Consider the following C-function:

double foo (int n) {
 int i; 
 double sum; 
 if (n == 0) return 1.0; 
 else { 
        sum = 0.0; 
        for (i = 0; i < n; i++) 
            sum + = foo (i); 
        return sum; 
      }
}

The space complexity of the above function is

1)  O(1)
2)  O(n)
3)  O(n!)
4)  O(n^n)

in the above question, according to me, answer should be (2) but answer is given as (3) option. Although it is recursive function but stack will never have more than O(n) stack depth. Can anyone explain me why is this answer (3) and where am I thinking wrong?

Answer 1

If You needed time complexity then it is certainly not O(N!) as many suggest but way less then that it is O(2^N).

Proof:-

T(N) = T(N-1) + T(N-2) + T(N-3) + T(N-4)........T(1)

moreover by above formula

T(N-1) = T(N-2) + T(N-3)...... T(1)

hence T(N) = T(N-1) + T(N-1) = 2*T(N-1)

solving above gives T(N) = O(2^N)

Whereas if you needed space complexity then for recursive function space complexity is calculated by the amount of stack space at max occupied by it at a moment and that in this case cannot exceed of O(N)
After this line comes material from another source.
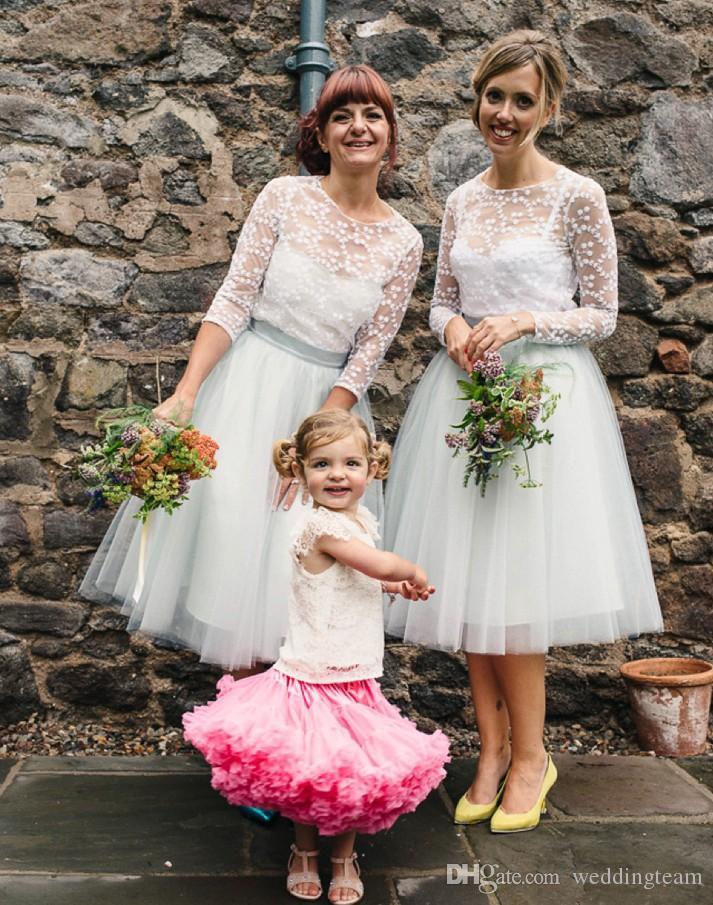 Günstige Spitze Tee Länge Land Brautjungfern Kleider Sheer Bateau Hals A-line Hochzeit Gastkleid mit langen Ärmeln Kurzer Maid of Honor Gowns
But in any case the answer is not O(N!) because that many computations are not done at all so how can stack occupy that much space.

Note:- Try to run the function for n = 20 if it doesnt cause memory overflow then answer given in text will be 20! which is larger than any memory but i think it will run in O(2^20) time without any stack overflow.

Answer 2

Space complexity is O(N). at any given time the space used is limited to: N*sizeof_function_call_which_is_a_constant.

Answer 3

Think of it like this:

To calculate foo(n) . The program have to calculate: foo(0)+foo(1)+foo(2) ... foo(n-1):

Similarly for foo(n-1). The program have to recursively calculate: foo(0) + foo(1) + ... foo(n-2).

Basically you will have O(foo(n)) = n! + (n-1)! + (n-2)! + ... 1! = O(n!).

Hope this is clear.